Louise couldn’t hold back any longer. “Pietari said he found you. You were going to let Mikhail win.”

“He did. Told me about the raffle. The story making all the big papers. Gave me some BS about you wanting me to know the honor of the army was at stake.”

“That’s not at all what I—”

“I know. If I’d known right then you were worried about Mikhail, I might have found him. I didn’t figure out Pietari wasn’t straight with me until long after he left. With that delay and the snow. It’s probably why Pietari’s friends missed him, too.” He looked north again. “I have to find him.”

“That son of a bitch.”

Arnie had never heard Louise use that word. He suddenly grew serious. “Has there been any, you know, reaction, statements coming from the Russians?”
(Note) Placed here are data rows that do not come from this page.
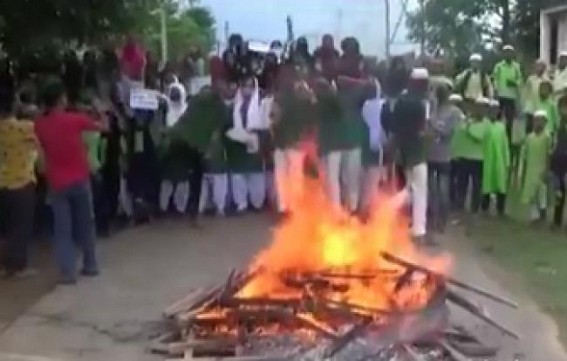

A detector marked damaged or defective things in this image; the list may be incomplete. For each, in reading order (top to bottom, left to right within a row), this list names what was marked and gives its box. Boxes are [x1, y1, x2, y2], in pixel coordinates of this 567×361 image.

burnt wood ember [155, 252, 520, 358]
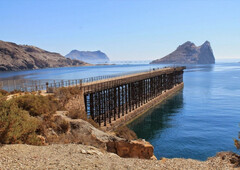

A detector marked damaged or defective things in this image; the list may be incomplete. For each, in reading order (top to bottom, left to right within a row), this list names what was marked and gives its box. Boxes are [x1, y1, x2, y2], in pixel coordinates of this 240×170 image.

rusty metal structure [81, 66, 185, 126]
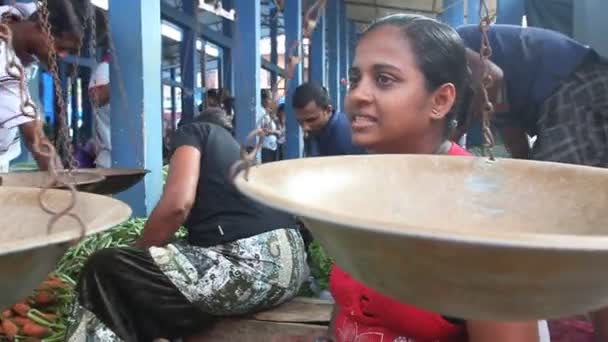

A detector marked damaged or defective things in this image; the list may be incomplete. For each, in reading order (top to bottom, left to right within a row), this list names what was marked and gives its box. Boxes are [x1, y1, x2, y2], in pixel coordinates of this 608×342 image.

rusty metal chain [478, 0, 496, 160]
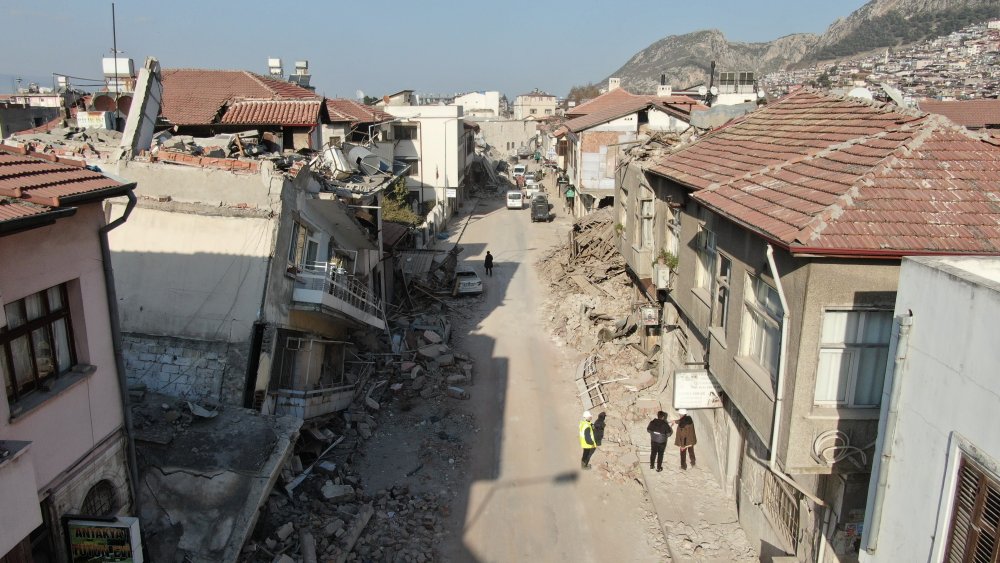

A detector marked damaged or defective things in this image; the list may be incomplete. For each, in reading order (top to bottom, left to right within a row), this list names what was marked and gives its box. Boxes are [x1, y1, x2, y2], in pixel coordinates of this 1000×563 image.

“There has,” she said quietly, looking at the ground.

Natalya was tugging on her coat sleeve. “Where is Mikhail? What is Arnie saying?”

Louise swallowed. “We’ll find him,” she said.

Natalya looked at her, her face paling, trying to take in what Louise was saying. Then she turned her face to the sky and howled like a wounded animal, “Au, bog na nebesach. Boze moi.” Oh, God in heaven. Oh, God.

She knew.

Louise took her into her arms and Natalya broke down weeping. “We’ll find him,” Louise whispered in her ear. “We’ll find him.” Never show anything but optimism.

Arnie held up both arms, looking at the crowd, waiting for it to quiet. “You must hear me,” he said. “Please. I have to say something.”

When there was total silence he said, “Mikhail Bobrov is the true winner.”

Natalya took her head from Louise’s shoulder at the sound of her husband’s name. Louise pulled her in tighter.

There was a stir, a murmur of question, but then everyone was again quiet. “On Friday, Colonel Bobrov was well ahead of me,” Arnie said. “Then I fell through the ice and was totally soaked.” He let that sink in. The Finns all knew that “totally soaked” meant death in these temperatures. The crowd grew more solemn. “He circled back. Somehow, he found me.” Arnie choked up, then regained control. “He saved my life.” There was silence. Arnie repeated, “He won the big race. I only won this last leg and I’m afraid it’s because he’s in trouble. We need to form a search party. Now. Who will help me find him? I’ll wait for half an hour for you to get your gear.”

Natalya had stopped weeping, trying to translate what Arnie was saying to the crowd, knowing it was about Mikhail. Louise’s Finnish was totally inadequate to help.

When he’d finished, Arnie walked over to Natalya and Louise and told Louise the story. Louise translated it to French. Natalya nodded. “Yes. That would be Mikhail.” Then she turned and headed in the direction of the hotel.

The light was nearly gone, and it was snowing again. Arnie waited by the finish line with several of the local men who’d already gone home and gotten their skis. They now stood in a circle around Arnie, discussing what possible routes Mikhail might have taken once he and Arnie departed from the lake. The group agreed on a search pattern. When the half hour was up, they strapped on their skis and headed north into the night.

By midnight, most of the searchers had given up and returned home, knowing that if Mikhail had managed to find shelter, they’d find him in daylight. If he hadn’t, he was already dead. Arnie searched until two in the morning before he, too, gave up and wearily made his way to the hotel.